What to produce - Could you repeat the lines below word for word, leaving out the pictures?

Source data -
::::::::
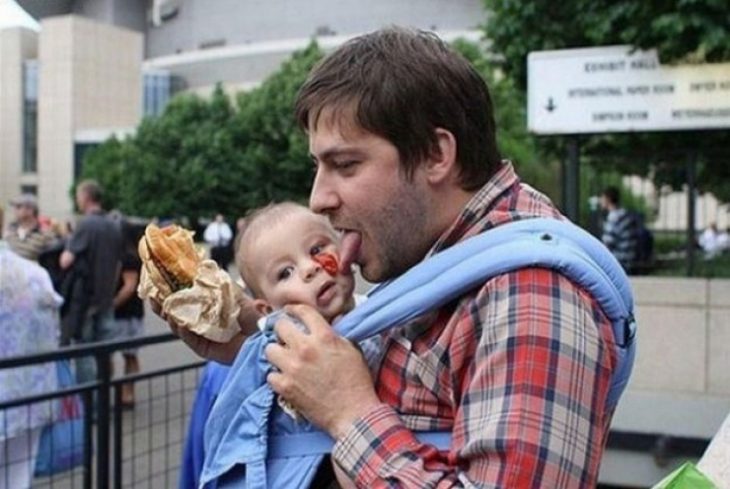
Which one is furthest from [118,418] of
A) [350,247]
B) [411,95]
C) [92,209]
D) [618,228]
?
[618,228]

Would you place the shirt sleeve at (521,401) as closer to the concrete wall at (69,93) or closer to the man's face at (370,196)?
the man's face at (370,196)

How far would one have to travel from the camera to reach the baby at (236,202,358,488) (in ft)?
6.03

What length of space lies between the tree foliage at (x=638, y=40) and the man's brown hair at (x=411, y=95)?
22.2 feet

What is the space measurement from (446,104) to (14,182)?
70.5 metres

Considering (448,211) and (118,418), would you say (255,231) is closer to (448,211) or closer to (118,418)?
(448,211)

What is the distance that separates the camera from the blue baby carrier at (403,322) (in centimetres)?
132

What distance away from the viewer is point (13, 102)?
65750 mm

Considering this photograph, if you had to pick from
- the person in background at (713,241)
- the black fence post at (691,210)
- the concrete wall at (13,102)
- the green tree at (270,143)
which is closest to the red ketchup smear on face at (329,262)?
the black fence post at (691,210)

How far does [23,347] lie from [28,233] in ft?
10.9

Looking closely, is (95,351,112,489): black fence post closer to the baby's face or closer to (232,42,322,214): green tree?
the baby's face

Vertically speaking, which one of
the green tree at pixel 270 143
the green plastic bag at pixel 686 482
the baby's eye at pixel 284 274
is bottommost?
the green plastic bag at pixel 686 482

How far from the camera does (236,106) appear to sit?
46344 millimetres

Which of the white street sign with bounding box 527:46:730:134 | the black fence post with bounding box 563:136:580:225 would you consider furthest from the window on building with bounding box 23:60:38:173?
the white street sign with bounding box 527:46:730:134

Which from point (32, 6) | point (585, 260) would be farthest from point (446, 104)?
point (32, 6)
::::::::
Solution for this task -
Which one is furthest from [118,418] of
A) [350,247]
B) [411,95]
C) [92,209]
D) [618,228]
?
[618,228]

Would you place the shirt sleeve at (521,401) as closer to the concrete wall at (69,93) or closer to the man's face at (370,196)?
the man's face at (370,196)

How far would one have to travel from the camera to reach the baby at (236,202,358,488) (in ft)?
6.03

What length of space lies between the tree foliage at (x=638, y=40) and the man's brown hair at (x=411, y=95)?
22.2 feet

What is the space measurement from (446,104) to (14,182)?
70.5 metres

Considering (448,211) and (118,418), would you say (255,231) is closer to (448,211) or closer to (118,418)?
(448,211)

What is the distance that separates the camera from the blue baby carrier at (403,322) (in centimetres)?
132

What distance away from the viewer is point (13, 102)?
65750 mm

Considering this photograph, if you had to pick from
- the person in background at (713,241)
- the black fence post at (691,210)
- the concrete wall at (13,102)
- the green tree at (270,143)
which is closest to the red ketchup smear on face at (329,262)?
the black fence post at (691,210)

How far does [23,347] lie from [28,233] in ft?
10.9

Looking closely, is (95,351,112,489): black fence post closer to the baby's face or closer to (232,42,322,214): green tree?
the baby's face

Vertically speaking, which one of
the green tree at pixel 270 143
the green plastic bag at pixel 686 482
the baby's eye at pixel 284 274
is bottommost?
the green plastic bag at pixel 686 482

How far from the camera does (236,106) appear to sit?
46344 millimetres

Which of the white street sign with bounding box 527:46:730:134 | the black fence post with bounding box 563:136:580:225 would you consider furthest from the window on building with bounding box 23:60:38:173?
the white street sign with bounding box 527:46:730:134

Which from point (32, 6) | point (585, 260) would be farthest from point (446, 104)?
point (32, 6)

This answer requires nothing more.